─── Ausgangstext

Ingolstadt
Klappt's wieder?

2016 feierte Ex-FCI-Trainer Walpurgis in Darmstadt einen Top-Einstand - jetzt hofft Keller auf Wiederholung

07.12.2018 | Stand 23.09.2023, 5:20 Uhr
Torjubel anno 2016: "Bomber" Moritz Hartmann feierte seinen Treffer zum 1:0-Sieg in Darmstadt als werdender Vater. Florent Haderjonaj (links) und Pascal Groß (dahinter) jubeln mit. Hartmanns Treffer bescherte dem damaligen FCI-Trainer Maik Walpurgis einen perfekten Einstand. −Foto: Bösl

Ingolstadt (DK) Immer wieder Darmstadt 98. In der Vereinsgeschichte des FC Ingolstadt sind die Duelle mit den Hessen ein steter Begleiter und oft von wegweisender Bedeutung. Am Samstag um 13 Uhr ist es am Böllenfalltor erneut so weit: Der FCI hofft dabei zum Einstand von Trainer Jens Keller wieder einmal auf einen erfolgrreichen Neustart.

Ein Szenario wie vor zwei Jahren wäre den Ingolstädtern am liebsten. Damals, am 19. November 2016, feierte Maik Walpurgis als Nachfolger von Markus Kauczinski ein erfolgreiches Debüt auf der Schanzer Trainerbank. 1:0 gewann der FCI dank eines Treffers von "Bomber" Moritz Hartmann - und es keimte Hoffnung auf im Kampf um den Klassenerhalt.

──────
─── Ausgangsdaten

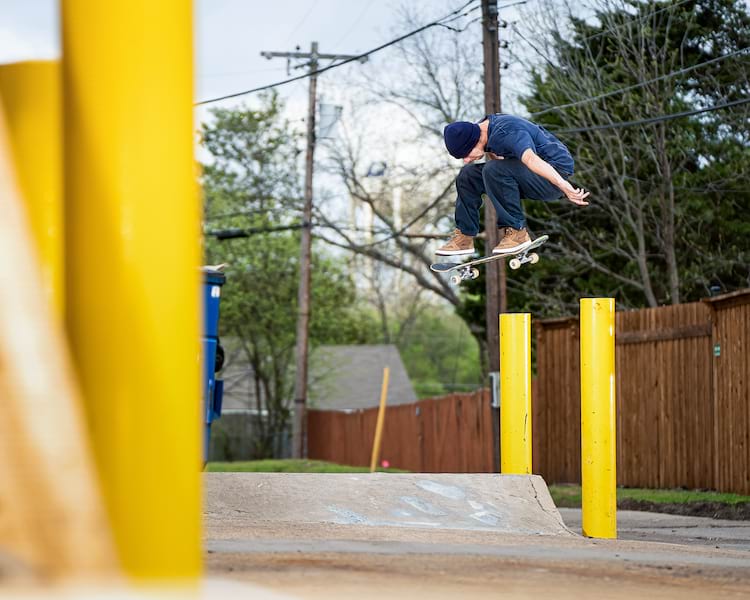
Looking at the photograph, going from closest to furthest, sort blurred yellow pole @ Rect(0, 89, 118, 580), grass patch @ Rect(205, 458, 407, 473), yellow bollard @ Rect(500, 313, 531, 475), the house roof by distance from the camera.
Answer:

──────

### Aufgabenbeschreibung
Greif bitte den Text über den Trainereinstand des FC Ingolstadt in Darmstadt auf und setze ihn nach seinem letzten Satz fort.

### Ergebnis der Aufgabe
Gleiches wünschen sich die Schanzer bei Kellers Premiere. Dieser wiederum appelliert wie seine Vorgänger Stefan Leitl und Alexander Nouri an die Einstellung der Profis. "Die Mannschaft befindet sich in einer gefährlichen Situation. Sie ist sich ihrer Stärke irgendwo bewusst. Trotzdem steht sie am Tabellenende. Wenn nicht jedem im Kopf klar ist, dass wir im Abstiegskampf sind, werden wir es nicht schaffen", sagt Keller und nimmt das Heimspiel gegen den Hamburger SV (1:2) als mahnendes Beispiel. "Ich kann nicht hören, dass das nicht so schlecht war. Am Anfang der Saison hat man sich gewünscht, dass das ein Spitzenspiel wird. Der HSV spielt nicht in einer anderen Liga, sondern in der gleichen wie wir. Und wenn ich verliere, habe ich keine Punkte. Da kann man nicht sagen: Die sind Erster und wir Letzter, da kann man mal verlieren. Nein, das ärgert mich ungemein. Ich hasse Niederlagen."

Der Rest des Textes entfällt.